BEGIN Document section
Blood donation
2:06 pm
Wed October 16, 2013

Local donors still needed despite a slight drop in blood demand

A weekend newspaper headline said blood banks are changing their approach as demand slips.  It reported fewer elective surgeries and better technology are reducing the amount of blood that needs to be collected.  Some centers around the country are even laying off staff because of the shrinking demand.  

Hoxworth Blood Center Director, Dr. Ronald Sacher said that’s not necessarily the case in Greater Cincinnati.

“Although we’ve seen a 5 percent drop in request for blood, that’s red blood cell components, the Hoxworth Blood Center still has a consistent need for blood donors,” Sacher said.  “The tri-state is not self-sufficient. Last year we had 7,000 blood products obtained from other blood centers in the United States.”

Hoxworth has not laid off any staff.  Sacher says it has reduced expenses and implemented some operational efficiencies to save money.  

He said the center needs to collect 350 units of red cells and 40 units of platelets every day in order to meet the demand of the 30 hospitals it serves.  Hoxworth does make targeted appeals to local donors.

“For example, the demand for platelet products is rapidly growing in the tri-state area,” Sacher said.  “You know this is one of the leading cancer treatment centers for children.  And we have several bone marrow transplant and organ transplant programs.  The demand for other blood components is very high amongst those patients.”
END Document section
BEGIN Listed records
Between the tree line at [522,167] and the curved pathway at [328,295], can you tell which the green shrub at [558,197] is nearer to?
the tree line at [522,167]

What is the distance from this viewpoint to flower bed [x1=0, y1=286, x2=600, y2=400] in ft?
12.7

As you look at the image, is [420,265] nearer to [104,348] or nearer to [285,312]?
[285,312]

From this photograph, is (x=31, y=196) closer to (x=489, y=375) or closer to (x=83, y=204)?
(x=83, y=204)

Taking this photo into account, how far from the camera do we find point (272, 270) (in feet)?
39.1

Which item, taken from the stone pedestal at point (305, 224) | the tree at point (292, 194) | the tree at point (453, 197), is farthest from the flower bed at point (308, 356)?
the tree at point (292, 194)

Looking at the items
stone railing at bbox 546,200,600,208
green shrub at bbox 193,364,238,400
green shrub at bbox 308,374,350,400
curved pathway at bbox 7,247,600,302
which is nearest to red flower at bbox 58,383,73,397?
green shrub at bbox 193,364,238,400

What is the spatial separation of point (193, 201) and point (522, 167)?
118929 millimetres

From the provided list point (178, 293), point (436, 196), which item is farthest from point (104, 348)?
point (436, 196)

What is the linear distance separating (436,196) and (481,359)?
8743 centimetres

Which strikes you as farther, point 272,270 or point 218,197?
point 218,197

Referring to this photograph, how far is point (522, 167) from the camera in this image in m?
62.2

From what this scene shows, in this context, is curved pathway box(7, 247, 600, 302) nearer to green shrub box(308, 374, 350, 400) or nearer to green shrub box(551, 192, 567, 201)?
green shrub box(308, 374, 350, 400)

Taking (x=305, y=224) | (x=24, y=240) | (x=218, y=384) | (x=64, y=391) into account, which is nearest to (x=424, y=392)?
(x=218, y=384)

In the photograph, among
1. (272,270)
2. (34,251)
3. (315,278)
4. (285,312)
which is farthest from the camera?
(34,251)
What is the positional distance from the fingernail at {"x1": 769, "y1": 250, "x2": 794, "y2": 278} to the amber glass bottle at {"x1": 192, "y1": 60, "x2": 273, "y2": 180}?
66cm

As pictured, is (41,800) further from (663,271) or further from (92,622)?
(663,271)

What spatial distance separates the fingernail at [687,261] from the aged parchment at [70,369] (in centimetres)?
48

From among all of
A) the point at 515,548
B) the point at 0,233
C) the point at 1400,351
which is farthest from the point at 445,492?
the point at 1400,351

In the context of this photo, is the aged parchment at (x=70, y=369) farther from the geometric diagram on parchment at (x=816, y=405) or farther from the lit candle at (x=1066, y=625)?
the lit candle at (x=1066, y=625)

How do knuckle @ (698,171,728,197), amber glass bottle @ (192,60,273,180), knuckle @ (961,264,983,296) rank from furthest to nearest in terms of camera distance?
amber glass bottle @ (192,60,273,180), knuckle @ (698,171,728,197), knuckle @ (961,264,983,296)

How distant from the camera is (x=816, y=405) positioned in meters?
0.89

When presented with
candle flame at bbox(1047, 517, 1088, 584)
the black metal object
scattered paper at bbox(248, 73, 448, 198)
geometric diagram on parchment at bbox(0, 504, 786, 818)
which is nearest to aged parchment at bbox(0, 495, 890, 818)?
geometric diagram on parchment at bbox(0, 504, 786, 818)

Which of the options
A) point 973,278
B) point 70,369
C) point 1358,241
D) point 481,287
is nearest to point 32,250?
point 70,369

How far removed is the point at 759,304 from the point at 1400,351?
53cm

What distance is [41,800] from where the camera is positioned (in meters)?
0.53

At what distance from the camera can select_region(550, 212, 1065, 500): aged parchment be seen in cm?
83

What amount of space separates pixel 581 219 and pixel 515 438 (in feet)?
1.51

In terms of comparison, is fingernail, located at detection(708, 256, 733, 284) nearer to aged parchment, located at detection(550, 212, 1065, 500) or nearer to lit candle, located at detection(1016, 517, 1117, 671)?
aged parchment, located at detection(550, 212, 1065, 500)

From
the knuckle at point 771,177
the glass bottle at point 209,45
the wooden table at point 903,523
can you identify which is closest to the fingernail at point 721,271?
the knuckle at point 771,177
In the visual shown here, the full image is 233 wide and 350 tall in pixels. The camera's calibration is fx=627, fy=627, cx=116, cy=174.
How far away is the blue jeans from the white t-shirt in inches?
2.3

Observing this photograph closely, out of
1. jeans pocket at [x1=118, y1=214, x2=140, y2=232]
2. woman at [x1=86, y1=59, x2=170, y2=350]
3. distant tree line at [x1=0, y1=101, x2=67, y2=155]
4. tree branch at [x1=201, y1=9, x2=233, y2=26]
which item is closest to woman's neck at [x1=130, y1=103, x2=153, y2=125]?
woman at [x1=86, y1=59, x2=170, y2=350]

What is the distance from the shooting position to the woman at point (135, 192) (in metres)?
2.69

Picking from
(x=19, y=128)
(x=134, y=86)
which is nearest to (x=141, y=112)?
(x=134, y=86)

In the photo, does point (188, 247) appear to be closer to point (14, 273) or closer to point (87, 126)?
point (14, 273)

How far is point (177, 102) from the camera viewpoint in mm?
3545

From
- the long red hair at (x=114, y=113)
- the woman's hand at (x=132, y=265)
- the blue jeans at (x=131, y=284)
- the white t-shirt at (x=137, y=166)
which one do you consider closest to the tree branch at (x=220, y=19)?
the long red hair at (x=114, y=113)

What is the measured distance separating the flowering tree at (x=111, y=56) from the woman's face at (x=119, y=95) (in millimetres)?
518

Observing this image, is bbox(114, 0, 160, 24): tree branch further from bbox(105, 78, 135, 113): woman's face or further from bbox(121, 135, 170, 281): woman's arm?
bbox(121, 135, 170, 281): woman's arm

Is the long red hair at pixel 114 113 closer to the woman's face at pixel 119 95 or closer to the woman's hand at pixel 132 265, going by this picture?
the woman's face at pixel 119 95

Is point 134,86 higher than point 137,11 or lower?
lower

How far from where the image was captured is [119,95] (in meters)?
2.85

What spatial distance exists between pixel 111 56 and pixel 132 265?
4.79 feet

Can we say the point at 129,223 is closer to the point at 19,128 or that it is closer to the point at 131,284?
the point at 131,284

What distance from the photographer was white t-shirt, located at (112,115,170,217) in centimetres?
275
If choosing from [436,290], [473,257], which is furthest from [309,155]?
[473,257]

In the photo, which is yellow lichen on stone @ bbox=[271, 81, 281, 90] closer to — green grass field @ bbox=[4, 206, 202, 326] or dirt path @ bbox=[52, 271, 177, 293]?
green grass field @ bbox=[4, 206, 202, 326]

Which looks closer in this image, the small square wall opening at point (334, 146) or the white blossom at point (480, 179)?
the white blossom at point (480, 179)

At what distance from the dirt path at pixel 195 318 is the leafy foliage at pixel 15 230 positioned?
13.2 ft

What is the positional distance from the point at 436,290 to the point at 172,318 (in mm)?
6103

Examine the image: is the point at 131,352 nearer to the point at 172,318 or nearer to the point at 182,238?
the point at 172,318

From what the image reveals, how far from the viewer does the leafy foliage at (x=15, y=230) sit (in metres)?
END Listed records
### Exercises:
A: Shorten the paragraph of the blood donation article that begins "He said the center needs to collect" while keeping its main facts.
B: Return the part of the blood donation article from "Hoxworth has not" to "to local donors.", copied word for word.
The records have no connection to the text.

### Solution set:
A: To meet the demand of the 30 hospitals it serves, Hoxworth must collect 350 units of red cells and 40 units of platelets every day, and it makes targeted appeals to local donors.

B:
Hoxworth has not laid off any staff.  Sacher says it has reduced expenses and implemented some operational efficiencies to save money.  

He said the center needs to collect 350 units of red cells and 40 units of platelets every day in order to meet the demand of the 30 hospitals it serves.  Hoxworth does make targeted appeals to local donors.